1. Hope and change for the mortgage giants
Calls to reform Fannie Mae and Freddie Mac have been ongoing for years. Together, the two companies bundle and securitize more than half of the country’s mortgages, and their status as “government-sponsored enterprises” has long been under the microscope. The latest proposal is to turn them into regulated monopolies like local utilities, but it’s unclear how much traction there is behind that idea for now.
2. Biden’s housing policy takes root
President Biden has made big promises when it comes to housing policy, and early signs of movement in that area are already showing. Almost immediately after taking office, the new president directed federal agencies to extend forbearance protection and a foreclosure moratorium for homeowners affected by the coronavirus pandemic. Here’s what else homeowners should expect from the new administration.
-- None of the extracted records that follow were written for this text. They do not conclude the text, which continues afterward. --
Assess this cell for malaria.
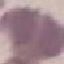
It is uninfected.

{
  "preparation": "thin smear",
  "capture": "smartphone through the microscope eyepiece",
  "stain": "Giemsa",
  "image_type": "cell patch, automatically extracted from a larger field of view and resized to 64 × 64 pixels"
}Comment on the morphology of the erythrocytes.
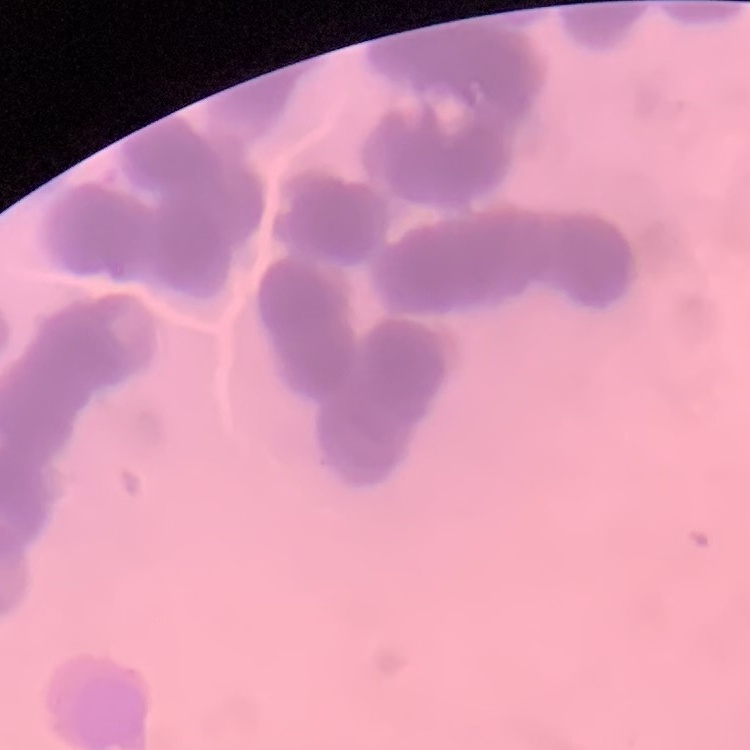

They show rouleaux formation.

Summary:
  - Preparation: thin blood smear
  - Image type: one tile cut from a larger photomicrograph
  - Stain: Field's or GiemsaName the blood parasite species.
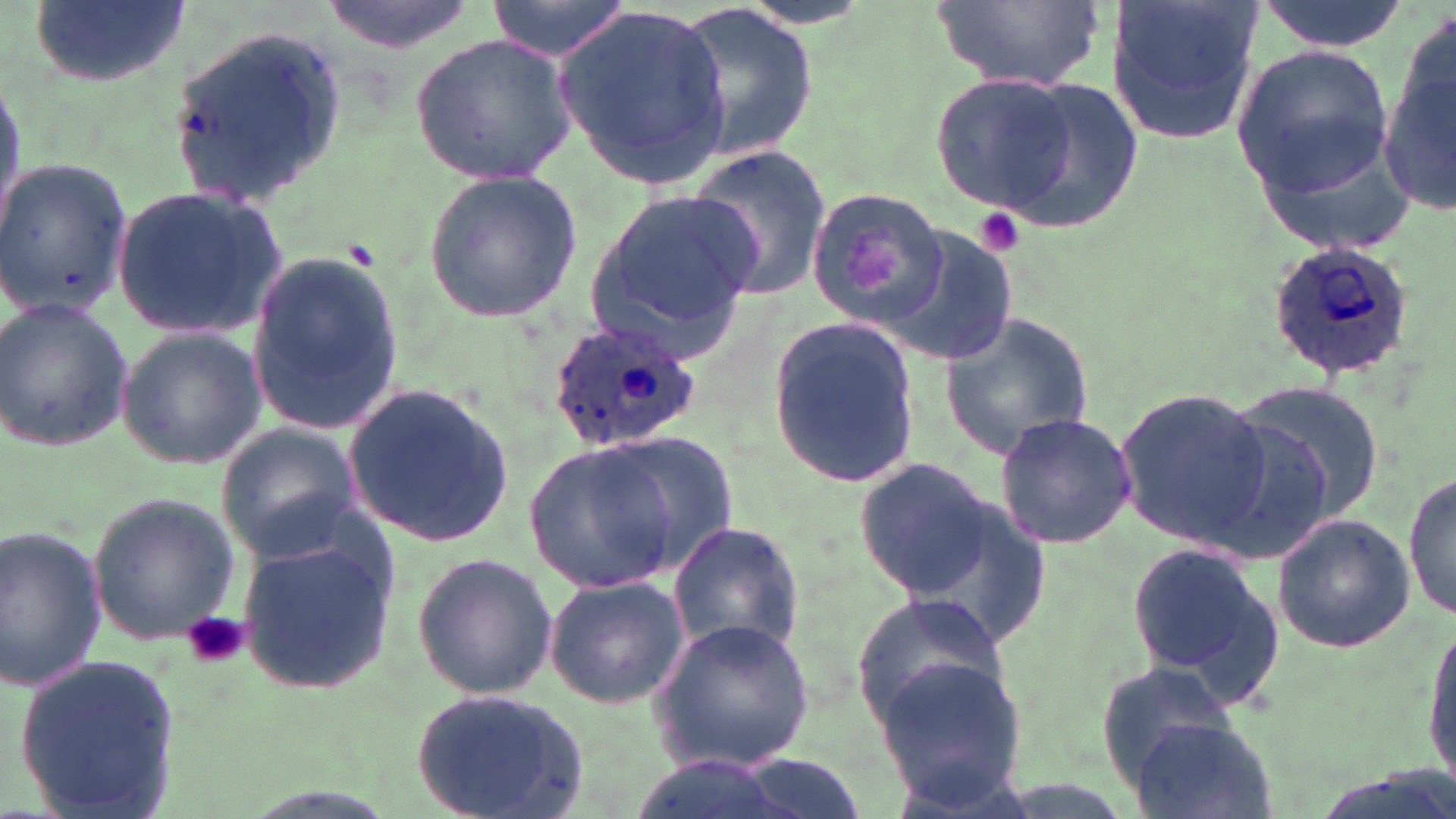

Plasmodium ovale.

platelet locations = approximate bounding boxes as named x1/y1/x2/y2 corners in pixels: (x1=970, y1=208, x2=1027, y2=258), (x1=181, y1=610, x2=249, y2=671)
stain = May-Grünwald-Giemsa
magnification = 1000x
field of view = one of a larger specimen
uninfected red blood cell locations = approximate bounding boxes as named x1/y1/x2/y2 corners in pixels: (x1=28, y1=0, x2=192, y2=90), (x1=315, y1=0, x2=482, y2=56), (x1=481, y1=0, x2=633, y2=60), (x1=929, y1=0, x2=1105, y2=92), (x1=1249, y1=0, x2=1411, y2=52), (x1=675, y1=2, x2=816, y2=169), (x1=1106, y1=2, x2=1265, y2=143), (x1=554, y1=10, x2=733, y2=185), (x1=1383, y1=10, x2=1456, y2=216), (x1=163, y1=28, x2=351, y2=204), (x1=409, y1=31, x2=575, y2=188), (x1=1233, y1=44, x2=1397, y2=196), (x1=0, y1=73, x2=26, y2=230), (x1=928, y1=73, x2=1090, y2=220), (x1=991, y1=74, x2=1142, y2=234), (x1=1255, y1=141, x2=1419, y2=254), (x1=686, y1=146, x2=831, y2=301), (x1=0, y1=158, x2=134, y2=318), (x1=420, y1=168, x2=582, y2=324), (x1=112, y1=184, x2=286, y2=340), (x1=807, y1=185, x2=949, y2=325), (x1=582, y1=194, x2=757, y2=358), (x1=883, y1=228, x2=1019, y2=370), (x1=243, y1=245, x2=405, y2=440), (x1=0, y1=296, x2=134, y2=454), (x1=937, y1=310, x2=1098, y2=461), (x1=767, y1=314, x2=921, y2=488), (x1=118, y1=324, x2=265, y2=470), (x1=1230, y1=379, x2=1389, y2=538), (x1=341, y1=380, x2=517, y2=548), (x1=1112, y1=383, x2=1276, y2=550), (x1=993, y1=413, x2=1139, y2=548), (x1=215, y1=425, x2=362, y2=561), (x1=591, y1=433, x2=738, y2=581), (x1=524, y1=440, x2=685, y2=595), (x1=854, y1=458, x2=999, y2=598), (x1=1405, y1=471, x2=1455, y2=623), (x1=885, y1=476, x2=1058, y2=653), (x1=85, y1=491, x2=239, y2=645), (x1=1272, y1=511, x2=1415, y2=653), (x1=666, y1=521, x2=805, y2=658), (x1=0, y1=526, x2=108, y2=693), (x1=233, y1=528, x2=398, y2=695), (x1=1126, y1=538, x2=1283, y2=701), (x1=411, y1=551, x2=558, y2=700), (x1=542, y1=573, x2=688, y2=710), (x1=851, y1=594, x2=1010, y2=728), (x1=1422, y1=613, x2=1456, y2=790), (x1=651, y1=618, x2=816, y2=772), (x1=16, y1=652, x2=183, y2=817), (x1=871, y1=653, x2=1028, y2=807), (x1=1095, y1=659, x2=1240, y2=780), (x1=410, y1=690, x2=589, y2=816), (x1=1130, y1=718, x2=1276, y2=819)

3. What rising Treasury rates mean for mortgages
Returns on the 10-year Treasury topped 1 percent for the first time since the pandemic began, and that could signal the start of rising mortgage rates. Although the two are not officially or directly linked, mortgage rates tend to follow the general pattern of the 10-year, and experts have long predicted the trend of historically-low rates would start to reverse sometime this year.
4. Foreclosures fell in 2020, but there’s a catch
Despite a major recession last year, home foreclosures were way down. But, that doesn’t mean homeowners avoided the worst of the downturn. Foreclosures stopped because lenders mostly weren’t taking back properties, even when their owners were delinquent on the mortgage. A strong real estate market and forbearance protections may have kept some owners out of foreclosure, too.
5. A downside of refinancing
Refinancing your mortgage can save you lots of money over time in interest, and money in the short term by lowering your monthly payments. It can also help you fund expensive projects like a home renovation if you cash out on some of your equity. But there is a downside to refinancing beyond the paperwork and stress: it can lower your credit, which could make it more difficult for you to take out other kinds of loans if you need them.